Wednesday, November 05, 2008

Court races will be spearpoint of Texas Dems' future statewide success

For the most part, the power of incumbency is an amazing inertial barrier to enacting change in the judiciary through the ballot box, as Texas' election results last night ably demonstrated.

Democrats challenging for statewide judicial seats couldn't quite get over the hump: Court of Criminal Appeals candidate Susan Strawn and the seldom-seen J.R. Molina, along with a pair of Texas Supreme Court candidates, all fell short of a majority, though once again they were the highest Democratic vote getters on the statewide ballot, posting especially solid numbers in urban areas.

▸ **RAW RECORDS**
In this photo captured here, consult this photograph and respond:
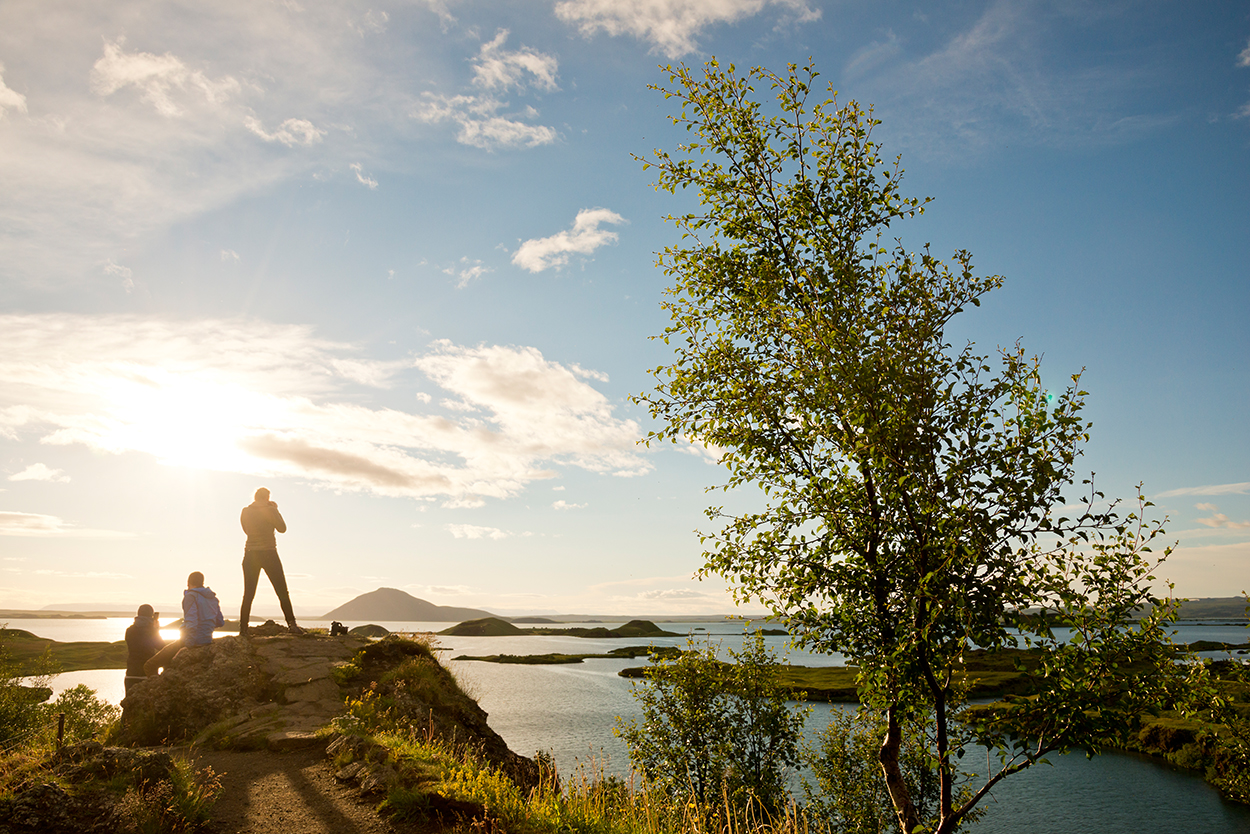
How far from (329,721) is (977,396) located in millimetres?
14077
--
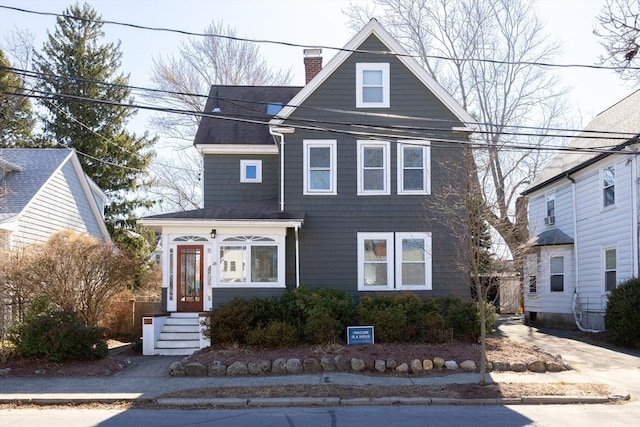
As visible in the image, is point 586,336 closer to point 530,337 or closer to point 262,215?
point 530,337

▸ **TASK SET**
- a) Decide whether each statement agrees with the post on Texas court races, answering yes or no and quoting the words of the post that settle it: (i) Susan Strawn was a candidate for the Court of Criminal Appeals; (ii) the Democratic challengers for statewide judicial seats won a majority; (iii) the Democratic judicial candidates posted especially solid numbers in rural areas.
- b) According to the post on Texas court races, how many Texas Supreme Court candidates fell short of a majority?

▸ **ANSWER LIST**
- a)
(i) Yes: "Court of Criminal Appeals candidate Susan Strawn"
(ii) No: "all fell short of a majority"
(iii) No: "posting especially solid numbers in urban areas"

- b) Two, described as "a pair of Texas Supreme Court candidates."